“O Dia Que Te Conheci”: Deixando o espetáculo de lado, longa encontra poesia na vida comum | 2024
A Filmes de Plástico é uma produtora brasileira, fundada em 2009 na cidade de Contagem, Minas Gerais. Embora tenha ganhado maior visibilidade com o aclamado “Marte Um” (2022), a produtora já acumulava um histórico de projetos muito bem-sucedidos, sempre com ênfase na naturalidade e em questões cotidianas, propondo uma espécie de “desespetacularização” da vida. Entre seus fundadores, André Novais Oliveira se destaca como diretor de obras marcantes, como “Ela Volta na Quinta” (2014) e “Temporada” (2018). Em “O Dia Que Te Conheci”, Novais mantém a essência que fez da Filmes de Plástico um nome relevante no cinema brasileiro: o olhar atento aos pequenos e significativos acontecimentos da vida, explorando o singelo e o rotineiro.
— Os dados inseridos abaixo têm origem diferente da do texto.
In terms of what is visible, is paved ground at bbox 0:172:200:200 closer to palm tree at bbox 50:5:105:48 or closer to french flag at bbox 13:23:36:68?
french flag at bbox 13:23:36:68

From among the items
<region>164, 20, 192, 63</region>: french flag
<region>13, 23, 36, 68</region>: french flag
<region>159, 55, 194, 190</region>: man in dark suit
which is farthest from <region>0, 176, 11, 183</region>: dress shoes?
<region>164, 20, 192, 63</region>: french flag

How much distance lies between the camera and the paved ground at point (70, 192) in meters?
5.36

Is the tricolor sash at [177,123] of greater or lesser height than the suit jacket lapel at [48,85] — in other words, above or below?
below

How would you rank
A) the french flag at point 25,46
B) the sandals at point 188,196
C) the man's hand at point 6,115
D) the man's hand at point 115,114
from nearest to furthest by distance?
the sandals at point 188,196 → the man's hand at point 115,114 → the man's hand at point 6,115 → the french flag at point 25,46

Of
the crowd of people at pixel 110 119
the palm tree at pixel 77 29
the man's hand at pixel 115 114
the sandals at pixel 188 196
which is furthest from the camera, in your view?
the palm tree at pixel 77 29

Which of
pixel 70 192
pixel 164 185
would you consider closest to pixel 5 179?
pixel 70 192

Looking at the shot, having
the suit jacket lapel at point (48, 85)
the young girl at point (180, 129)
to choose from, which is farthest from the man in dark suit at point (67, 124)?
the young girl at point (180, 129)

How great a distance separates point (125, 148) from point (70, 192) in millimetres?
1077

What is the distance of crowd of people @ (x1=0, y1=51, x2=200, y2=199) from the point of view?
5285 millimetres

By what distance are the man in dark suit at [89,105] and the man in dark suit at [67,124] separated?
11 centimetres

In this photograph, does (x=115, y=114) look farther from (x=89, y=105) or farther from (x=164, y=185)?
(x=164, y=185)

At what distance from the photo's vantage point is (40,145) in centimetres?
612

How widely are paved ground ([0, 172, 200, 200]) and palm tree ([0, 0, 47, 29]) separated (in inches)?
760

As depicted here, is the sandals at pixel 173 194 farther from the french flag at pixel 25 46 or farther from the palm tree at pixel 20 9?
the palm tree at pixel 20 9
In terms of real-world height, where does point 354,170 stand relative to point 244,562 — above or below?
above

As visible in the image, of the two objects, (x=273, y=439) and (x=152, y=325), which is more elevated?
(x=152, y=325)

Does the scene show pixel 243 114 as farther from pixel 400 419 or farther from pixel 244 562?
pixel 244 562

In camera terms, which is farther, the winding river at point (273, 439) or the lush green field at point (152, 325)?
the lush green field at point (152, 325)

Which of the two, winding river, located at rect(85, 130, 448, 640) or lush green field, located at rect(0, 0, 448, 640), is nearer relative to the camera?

A trama acompanha Zeca (Renato Novaes), um homem que, após mais uma tentativa frustrada de acordar cedo, enfrenta sérias consequências ao chegar atrasado na escola onde trabalha. Desanimado e sem grandes expectativas para o futuro, sua vida começa a tomar um novo rumo quando conhece Luisa (Grace Passô).
Em entrevista, Eduardo Coutinho, um dos maiores documentaristas brasileiros, afirmou: “O pior filme brasileiro tem mais a ver comigo do que o melhor filme americano”. Com essa fala ele destacava a importância da identificação cultural e como, mesmo em estruturas menos refinadas, há uma conexão mais direta com a realidade e a experiência do público local. “O Dia Que Te Conheci” ilustra claramente essa ideia.
A narrativa adota uma abordagem distanciada, raramente aproximando a câmera dos rostos dos personagens. As situações cotidianas são apresentadas sem o apoio de trilha sonora, enquanto os diálogos, que fluem de maneira propositalmente irregular, se tornam familiares e acessíveis. Não há espaço para o humor mordaz de Woody Allen, os longos diálogos profundos à la Linklater ou as emoções exacerbadas de Almodóvar. Aqui, vemos pessoas comuns que, mesmo em situações de desajuste, agem como a maioria de nós já agiu ou agiria. A identificação é tanto o ponto de partida quanto o de chegada.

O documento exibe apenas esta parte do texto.